Factors That Influence the Level and Volatility of Yield Spreads

Factors That Influence the Level and Volatility of Yield Spreads

As we saw previously, the yield on a government bond (the benchmark) is:

$$\text{Goverment  bond yield = Real risk-free interest rate + Expected inflation rate + Maturity premium}$$

To this benchmark yield, we need to add the yield spread, the spread above which a corporate bond might trade:

$$\text{Yield on a corporate bond = Government bond yield + Liquidity premium + Credit spread}$$

Credit risk is the probability of default and the recovery of assets in case of default. On the other hand, liquidity risk is the potential risk of an investor failing to sell their bond at an acceptable price—often because of the bid-ask spread in thinly traded bonds.

Yield spreads on all corporate bonds can be affected by several factors, including:

  • Credit cycle: As the credit cycle (expansion and contraction of access to credit over time) improves, the credit spread will be narrow. On the other hand, a weakening credit cycle will widen the credit spreads.
  • Broader economic conditions: Weakening economic conditions will make the investors demand a greater risk premium and hence a wider credit spread. On the opposite side, good economic conditions will tighten the credit spread because investors expect an improvement of credit measures which lowers default risk.
  • Availability of funding in the financial sector: Since bonds primarily trade over the counter, investors require broker-dealers ‘ willingness to provide sufficient capital for market-making. When there is financial and regulatory stress, it may cause a reduction in capital available for market-making and willingness to buy or sell bonds with credit risk.
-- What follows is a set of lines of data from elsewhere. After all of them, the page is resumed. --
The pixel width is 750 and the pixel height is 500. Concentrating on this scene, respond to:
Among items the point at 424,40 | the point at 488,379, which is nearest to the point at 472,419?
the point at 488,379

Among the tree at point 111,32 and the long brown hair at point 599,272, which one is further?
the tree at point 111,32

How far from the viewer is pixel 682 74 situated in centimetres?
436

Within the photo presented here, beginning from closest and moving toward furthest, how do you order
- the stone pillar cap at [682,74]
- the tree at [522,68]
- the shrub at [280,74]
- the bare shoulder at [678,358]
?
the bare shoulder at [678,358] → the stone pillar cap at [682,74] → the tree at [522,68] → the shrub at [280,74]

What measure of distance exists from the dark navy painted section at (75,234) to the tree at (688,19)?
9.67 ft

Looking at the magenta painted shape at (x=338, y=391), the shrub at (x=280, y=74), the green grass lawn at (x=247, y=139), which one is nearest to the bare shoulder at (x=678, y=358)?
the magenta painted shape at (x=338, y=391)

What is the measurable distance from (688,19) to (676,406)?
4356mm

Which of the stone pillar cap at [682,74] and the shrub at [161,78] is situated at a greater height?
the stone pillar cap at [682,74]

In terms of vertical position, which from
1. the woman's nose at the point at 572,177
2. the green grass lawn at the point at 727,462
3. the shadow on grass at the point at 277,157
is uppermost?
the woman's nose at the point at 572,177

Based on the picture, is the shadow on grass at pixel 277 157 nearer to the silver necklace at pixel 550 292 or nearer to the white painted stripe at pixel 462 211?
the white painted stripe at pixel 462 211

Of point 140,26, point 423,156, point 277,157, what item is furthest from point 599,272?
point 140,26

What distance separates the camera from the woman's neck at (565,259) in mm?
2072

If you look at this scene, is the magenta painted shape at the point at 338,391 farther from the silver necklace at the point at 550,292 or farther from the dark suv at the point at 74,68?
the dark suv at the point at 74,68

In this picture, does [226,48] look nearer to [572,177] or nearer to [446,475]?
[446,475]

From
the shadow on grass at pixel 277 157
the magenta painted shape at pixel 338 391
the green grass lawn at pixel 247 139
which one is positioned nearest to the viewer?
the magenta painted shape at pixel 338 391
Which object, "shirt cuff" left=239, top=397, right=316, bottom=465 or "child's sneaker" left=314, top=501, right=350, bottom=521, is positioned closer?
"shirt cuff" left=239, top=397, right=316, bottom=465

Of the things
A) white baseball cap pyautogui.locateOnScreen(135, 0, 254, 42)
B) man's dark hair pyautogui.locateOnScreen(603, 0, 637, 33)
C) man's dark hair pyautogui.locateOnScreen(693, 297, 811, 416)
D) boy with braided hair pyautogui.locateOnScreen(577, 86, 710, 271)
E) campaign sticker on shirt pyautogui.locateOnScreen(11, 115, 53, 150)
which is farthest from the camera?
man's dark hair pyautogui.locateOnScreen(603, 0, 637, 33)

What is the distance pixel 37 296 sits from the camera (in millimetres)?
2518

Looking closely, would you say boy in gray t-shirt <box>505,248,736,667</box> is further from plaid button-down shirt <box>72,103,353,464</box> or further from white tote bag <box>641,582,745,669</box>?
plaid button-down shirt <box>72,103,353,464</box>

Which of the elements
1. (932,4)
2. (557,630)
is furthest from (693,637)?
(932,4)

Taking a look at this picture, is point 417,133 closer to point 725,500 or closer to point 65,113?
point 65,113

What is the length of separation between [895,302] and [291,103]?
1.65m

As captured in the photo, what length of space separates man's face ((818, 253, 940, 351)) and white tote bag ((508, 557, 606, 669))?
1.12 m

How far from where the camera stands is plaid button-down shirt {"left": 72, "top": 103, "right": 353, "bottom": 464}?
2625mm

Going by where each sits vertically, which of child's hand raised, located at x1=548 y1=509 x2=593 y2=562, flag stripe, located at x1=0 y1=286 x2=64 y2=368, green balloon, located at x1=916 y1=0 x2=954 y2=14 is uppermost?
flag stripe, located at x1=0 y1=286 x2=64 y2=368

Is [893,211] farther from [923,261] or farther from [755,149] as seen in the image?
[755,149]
Low funding availability will cause wider spreads.
  • Financial performance of the issuer: corporate bond spreads are affected by the issuer’s development news, such as good earnings news. Such affects the investor’s view on its ability to service and repay debt. Favorable news increases the demand for the issuer’s bonds, narrowing the credit spread. Bad news intuitively widens the credit spread.
  • General market supply and demand: in periods of heavy new issue supply, credit spreads widen if there is insufficient demand for these new corporate bonds. When there is a high demand for bonds, credit spreads narrow.

Question

If investors are increasingly optimistic about the economy, what is the most likely impact of their optimism on credit spreads?

  1. Narrower spreads will occur. Investors are less concerned about creditworthiness.
  2. Wider spreads will occur. Investors will move out of equity markets into debt markets.
  3. There will be no change to credit spreads. Equity markets work independently from fixed-income markets.

Solution

The correct answer is A.

In a booming economy, investors will require smaller yield spreads to compensate for credit risk. Conversely, credit spreads widen during weak financial markets.